134. The method of claim 133, wherein when the patient has a thickened wall of the coipus cavernosum, said method includes: filling the gap in the wall of the corpus cavernosum using a gortex graft or a saphenous vein patch or a non- saphenous vein patch or a temporalis fascia or fascia lata or dexon mesh or silastic sheeting; and then applying said second dermal fat graft.
135. The method according to any one of claims 126 to 134, further including reducing the degloved penis, trimming the proximal wounds and closing the proximal wounds in layers.
136. The method according to any one of claims 117 to 135, including: excising from the patient a dermal fat graft comprising a block of fat and attached dermis; degloving the penis; and suturing the dermal fat graft to the exposed Bucks fascia prior to the tying of the sutures which maintain the lengthening of the penis.
137. The method according to any one of claims 69 to 117, wherein administering to the patient a post-operative drug treatment regime comprises administering to the patient one or more drugs selected from: (i) cephalexin monohydrate; (ii) a combination of amoxycillin trihydrate and clavulanic acid; (iii) alprazolam; (iv) ketoconazole; (v) a combination of paracetamol, codeine and doxylamine succinate; and (vi) prednisone.
138. The method of claim 137, wherein the method comprises administering to the patient orally: (i) cephalexin monohydrate at a dosage of 500mg, three times a day for 14 days; (ii) a combination of amoxycillin trihydrate and clavulanic acid at a dosage of 875mg of amoxycillin and 125 mg of clavulanic acid, twice a day for 14 days; (iii) alprazolam at a dosage between 0.5 mg to 1.0 mg, three times a day for 14 days; (iv) Ketoconazole at a dosage of 400mg, three times a day for 14 days; (v) a combination of paracetamol, codeine phosphate and doxylamine succinate at a dosage of 900 mg of paracetamol, 60mg of codeine phosphate and lOmg of doxylamine succinate once a night for 14 nights; and/or (vi) prednisone at a dosage of lOmg three times a day for five days, followed by lOmg twice a day for three days, followed by 5mg twice a day for two days followed by 5mg once a day for two days.

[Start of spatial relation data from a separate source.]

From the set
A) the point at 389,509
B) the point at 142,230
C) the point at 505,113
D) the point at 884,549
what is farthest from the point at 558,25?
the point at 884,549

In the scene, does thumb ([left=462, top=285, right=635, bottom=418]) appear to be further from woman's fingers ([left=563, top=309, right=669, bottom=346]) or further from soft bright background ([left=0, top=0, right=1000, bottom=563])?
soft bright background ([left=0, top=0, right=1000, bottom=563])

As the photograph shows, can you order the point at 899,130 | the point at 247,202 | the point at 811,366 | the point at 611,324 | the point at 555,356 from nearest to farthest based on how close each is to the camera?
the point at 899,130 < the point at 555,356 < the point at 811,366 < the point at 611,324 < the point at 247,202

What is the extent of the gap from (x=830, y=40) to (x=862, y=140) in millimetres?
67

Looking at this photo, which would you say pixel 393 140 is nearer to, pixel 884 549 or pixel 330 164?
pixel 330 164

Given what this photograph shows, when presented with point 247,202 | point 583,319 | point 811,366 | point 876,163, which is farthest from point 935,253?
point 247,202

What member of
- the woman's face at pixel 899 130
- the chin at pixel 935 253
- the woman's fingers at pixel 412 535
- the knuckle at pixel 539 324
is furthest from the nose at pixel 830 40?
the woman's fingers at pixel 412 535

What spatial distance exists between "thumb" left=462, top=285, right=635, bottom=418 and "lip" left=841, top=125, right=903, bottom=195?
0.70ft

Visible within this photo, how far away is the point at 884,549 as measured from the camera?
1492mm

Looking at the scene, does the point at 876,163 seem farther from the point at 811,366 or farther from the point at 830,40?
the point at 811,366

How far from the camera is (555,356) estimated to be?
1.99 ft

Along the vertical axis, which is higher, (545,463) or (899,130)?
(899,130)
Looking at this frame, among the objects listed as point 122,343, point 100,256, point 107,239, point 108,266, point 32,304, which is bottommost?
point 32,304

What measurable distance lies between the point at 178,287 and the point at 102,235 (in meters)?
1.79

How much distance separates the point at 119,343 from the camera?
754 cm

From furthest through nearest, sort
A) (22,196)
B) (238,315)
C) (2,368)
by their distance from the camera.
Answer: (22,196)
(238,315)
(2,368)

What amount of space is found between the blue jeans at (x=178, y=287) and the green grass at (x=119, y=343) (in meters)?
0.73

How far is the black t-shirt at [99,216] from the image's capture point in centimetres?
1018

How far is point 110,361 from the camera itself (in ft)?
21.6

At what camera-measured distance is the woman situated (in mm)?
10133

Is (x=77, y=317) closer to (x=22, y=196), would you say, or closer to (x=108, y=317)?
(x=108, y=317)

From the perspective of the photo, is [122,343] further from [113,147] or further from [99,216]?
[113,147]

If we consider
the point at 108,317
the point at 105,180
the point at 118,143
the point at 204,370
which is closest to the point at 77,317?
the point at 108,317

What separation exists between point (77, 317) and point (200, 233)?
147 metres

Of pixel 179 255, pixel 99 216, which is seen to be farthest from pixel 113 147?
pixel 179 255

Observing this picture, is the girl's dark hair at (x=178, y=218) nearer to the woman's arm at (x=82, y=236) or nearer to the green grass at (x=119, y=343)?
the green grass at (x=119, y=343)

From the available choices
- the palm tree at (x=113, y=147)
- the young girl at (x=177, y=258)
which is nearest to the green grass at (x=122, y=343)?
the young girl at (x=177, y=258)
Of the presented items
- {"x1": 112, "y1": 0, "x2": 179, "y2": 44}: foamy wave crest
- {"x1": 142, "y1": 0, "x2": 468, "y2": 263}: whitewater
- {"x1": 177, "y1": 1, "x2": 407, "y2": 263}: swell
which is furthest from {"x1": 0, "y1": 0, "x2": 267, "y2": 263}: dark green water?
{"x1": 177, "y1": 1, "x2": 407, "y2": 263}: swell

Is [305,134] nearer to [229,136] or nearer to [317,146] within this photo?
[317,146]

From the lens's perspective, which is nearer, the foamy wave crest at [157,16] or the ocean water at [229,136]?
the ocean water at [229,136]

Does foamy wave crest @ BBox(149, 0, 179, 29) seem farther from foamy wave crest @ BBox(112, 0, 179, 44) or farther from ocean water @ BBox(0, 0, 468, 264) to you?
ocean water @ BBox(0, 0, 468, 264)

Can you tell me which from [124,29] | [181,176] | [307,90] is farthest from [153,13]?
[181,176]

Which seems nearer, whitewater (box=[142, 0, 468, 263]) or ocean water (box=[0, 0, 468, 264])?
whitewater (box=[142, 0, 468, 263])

139. The method according to any one of claims 117 to 138, further including performing a treatment for buried penis condition and/or performing by the male patient postoperative penile scar stretching exercises.
140. A method of lengthening and widening the penis of a male patient, said method including: placing the suspensory ligament of the penis under tension in the inferior direction; dividing the suspensory ligament against the body of the symphysis pubis down to the inferior pubic arch and along the inferior surface of both the right and left conjoined inferior pubic rami; and suturing an acellular matrix graft to the exposed Bucks fascia.
141. The method according to any one of claims 1 to 68, further comprising performing the method according to any one of claims 69 to 140.
142. The method according to any one claims 69 to 140, further comprising performing the method according to any one of claims 1 to 68.